=== TEXTE À EXAMINER ===

Il semble que les progressistes bergogliens en aient déjà trouvé un. Suivant la tactique péroniste, ils ont déjà choisi l’ennemi et le désignent. C’est l’évêque Georg Gänswein. Elizabetta Piqué, journaliste à Rome, amie personnelle de François et son porte-parole officieux depuis qu’il est archevêque de Buenos Aires, l’a dit samedi dans un article de La Nación : il est le porte-parole des ennemis « ultraconservateurs » de François. Quelques jours plus tôt, on s’était demandé s’il n’était pas devenu fou. Les attaques contre Gänswein par tous les médias dépendants vont s’intensifier dans les prochains jours ; il ne fait aucun doute qu’à Santa Marta, on le considère comme un leader dangereux capable d’unifier les forces conservatrices. Le problème est de savoir si les conservateurs parviendront à se mettre d’accord, à mettre de côté leurs fondamentalismes et à adopter des stratégies communes. Il ne serait pas étrange qu’une tribu interroge Gänswein parce qu’il s’est vacciné contre le Covid, une autre parce qu’il célèbre le novus ordo, et qu’une autre lui demande d’abjurer publiquement Dignitatis humanae. L’obstination et le manque de prudence et de bon sens sont caractéristiques de nos amis.

L’ascension d’un leader, que ce soit l’évêque Gänswein ou n’importe qui d’autre, nécessite la survenue d’un événement explosif. En raison de la nature hiérarchique de l’Église, les fonctions de direction sont déléguées ; les dirigeants naturels sont les évêques, et nous connaissons déjà la qualité de l’épiscopat catholique actuel. L’émergence d’un outsider est donc très complexe, et le sera toujours relativement, puisqu’il est essentiel que l’outsider soit un évêque. Pour que cela se produise, il faut qu’un Gavrilo Princip assassine un archiduc à Sarajevo. Et à mon avis, c’est Bergoglio lui-même qui assumera ce rôle, allumant la mèche du baril de poudre, non seulement en raison de son caractère imprévisible, mais aussi parce qu’il est le seul à avoir la capacité, en vertu de sa fonction, de provoquer un conflit de proportions au sein de l’Église. Dans tous les autres cas, lorsqu’un conflit survient, c’est le pape qui agit comme arbitre final et règle la situation. Mais quand c’est le pape lui-même qui s’acharne à créer des difficultés et à provoquer des blessures et des divisions, il n’y a personne vers qui se tourner. Personne, sauf un leader.

Ce qui est dangereux, extrêmement dangereux, c’est que François a sous la main un conflit potentiel capable de déclencher la guerre ; il y a un archiduc qui se promène à Sarajevo. Le bruit court dans les cercles du Vatican que la véritable intention de François est de nommer l’évêque allemand Heiner Wilme comme préfet de la Congrégation pour la doctrine de la foi. Et c’est un personnage décrit par tous comme ultra-progressiste, aligné sur les décisions les plus extrêmes du synode allemand.

Pour lui, par exemple, la Sainte Messe n’est pas un élément important de la vie chrétienne et il propose une révision complète de l’enseignement de de l’Eglise sur la sexualité. On dit qu’il n’a pas encore été nommé en raison de la forte opposition que François a rencontrée de la part de nombreux évêques et cardinaux comme le cardinal Müller. Mais s’il devait faire pression pour cette nomination, ce qui est tout à fait probable étant donné les circonstances, il ne fait aucun doute que l’Eglise entrera dans une lutte et une division très profondes dont personne ne sait comment elles se termineront.

Ce sera la fin et le fruit ultime du pontificat de François, le pire et le plus nuisible des papes de l’histoire de l’Église.

=== DONNÉES ===

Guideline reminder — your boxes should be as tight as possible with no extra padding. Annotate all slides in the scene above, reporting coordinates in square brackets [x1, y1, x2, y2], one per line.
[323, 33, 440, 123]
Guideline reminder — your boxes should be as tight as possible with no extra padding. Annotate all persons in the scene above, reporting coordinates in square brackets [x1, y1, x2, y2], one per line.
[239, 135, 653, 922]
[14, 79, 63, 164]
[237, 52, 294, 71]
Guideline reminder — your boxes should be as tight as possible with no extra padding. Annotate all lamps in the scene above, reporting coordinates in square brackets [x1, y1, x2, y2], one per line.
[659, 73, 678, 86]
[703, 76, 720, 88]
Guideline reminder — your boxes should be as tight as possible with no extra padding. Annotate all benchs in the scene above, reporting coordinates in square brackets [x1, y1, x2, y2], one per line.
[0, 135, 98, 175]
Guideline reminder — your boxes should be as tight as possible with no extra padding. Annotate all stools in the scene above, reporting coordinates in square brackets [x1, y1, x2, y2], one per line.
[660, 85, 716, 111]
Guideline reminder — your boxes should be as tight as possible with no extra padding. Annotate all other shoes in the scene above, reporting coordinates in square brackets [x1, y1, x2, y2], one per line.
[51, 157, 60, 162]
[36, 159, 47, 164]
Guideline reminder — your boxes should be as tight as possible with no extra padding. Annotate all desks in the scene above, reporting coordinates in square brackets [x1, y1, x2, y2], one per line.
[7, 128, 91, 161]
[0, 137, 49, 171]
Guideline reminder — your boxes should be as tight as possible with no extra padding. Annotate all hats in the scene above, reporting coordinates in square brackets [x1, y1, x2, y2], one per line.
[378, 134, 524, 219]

===

▶ [TRAVAIL DEMANDÉ]
1. Reprenez tel quel le passage du texte à examiner allant de « Pour lui, par » jusqu'à « l’histoire de l’Église. ».
2. Selon le texte à examiner, pourquoi l'émergence d'un outsider est-elle très complexe ? Expliquez-le, s'il vous plaît, en une à trois phrases.

▶ [RÉPONSES FOURNIES]
1.
Pour lui, par exemple, la Sainte Messe n’est pas un élément important de la vie chrétienne et il propose une révision complète de l’enseignement de de l’Eglise sur la sexualité. On dit qu’il n’a pas encore été nommé en raison de la forte opposition que François a rencontrée de la part de nombreux évêques et cardinaux comme le cardinal Müller. Mais s’il devait faire pression pour cette nomination, ce qui est tout à fait probable étant donné les circonstances, il ne fait aucun doute que l’Eglise entrera dans une lutte et une division très profondes dont personne ne sait comment elles se termineront.

Ce sera la fin et le fruit ultime du pontificat de François, le pire et le plus nuisible des papes de l’histoire de l’Église.

2. En raison de la nature hiérarchique de l'Église, les fonctions de direction sont déléguées et les dirigeants naturels sont les évêques. Or il est essentiel que l'outsider soit lui-même un évêque, ce qui rend son émergence très complexe.